Sanità, se questo lo chiamate New Deal

Martedì Livia Turco ha illustrato alla Camera le sue idee per riformare il sistema sanitario nazionale. Il punto centrale è una sorta di ticket-multa che saranno chiamati a pagare le Asl per la loro inefficienza e i cittadini che non si prenotano per visite specialistiche, ma poi non le fanno; oppure le fanno, ma poi non ritirano i referti. La ministra ha definito il suo programma un «new deal della salute». La definizione sembra eccessivamente azzardata, anche se la ministra, lodevolmente cerca di resistere agli attacchi di Padoa Schioppa, il «diritto alla salute» è un’altra cosa. E, purtroppo, sta ricevendo colpi pesantissimi e non solo dal ministro dell’economia.
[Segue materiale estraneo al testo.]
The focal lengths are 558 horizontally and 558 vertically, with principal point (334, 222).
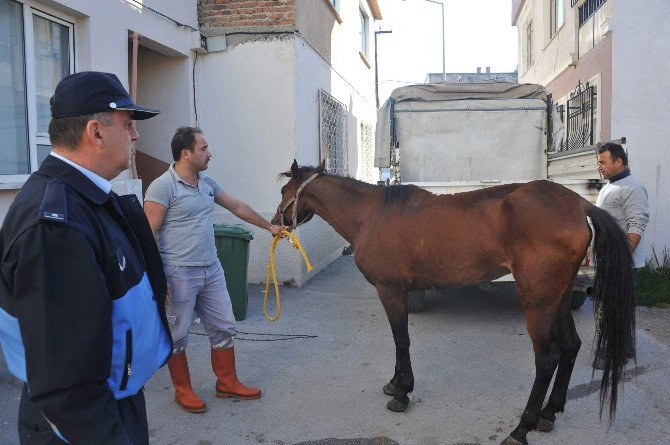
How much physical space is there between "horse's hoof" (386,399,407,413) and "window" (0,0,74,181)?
3.67 meters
Gli ultimi dati ufficiali – quelli della mai tenera Ocse – la spesa sanitaria in Italia è decisamente sotto la media dei paesi industrializzati (a parte quella per medicinali in mano alle multinazionali) nonostante l’avanzata del privato che si appropria di risorse pubbliche con convenzioni più o meno lecite, o approfitta del caos publico per acchiappare pazienti. A seguito di alcuni articoli sulla sanità, a «il manifesto» sono arrivate lettere e telefonate di medici e pazienti. C’è chi ci ha segnalato che un dermatologo gli ha prescritto in maggio l’asportazione di un neo, ma l’appuntamento per l’intervento è stato fissato solo per gennaio 2007; c’è chi si lamenta per 25 euro di ticket su 8 analisi; chi per i 4 mesi di attesa per una mammografia, ma la se la fa in intramoenia sono sufficienti due giorni e 80 euro. C’è anche chi ci segnala che nel Lazio c’è una norma in base alla quale c’è un tetto alla spesa per singole medicine, oltre la quale è il paziente a dover pagare. Insomma è il caos. E visto, come dice Romano Prodi, che l’evasione è regina, fissare l’esenzione completa in base al reddito ora sarebbe una presa in giro. La ministra Livia Turco può fare per ora una sola cosa: battersi per la riforma del tempo pieno, ridando dignità e rapporto esclusivo ai medici pubblici. Non è facile. Può chiedere aiuto alla collega Rosi Bindi.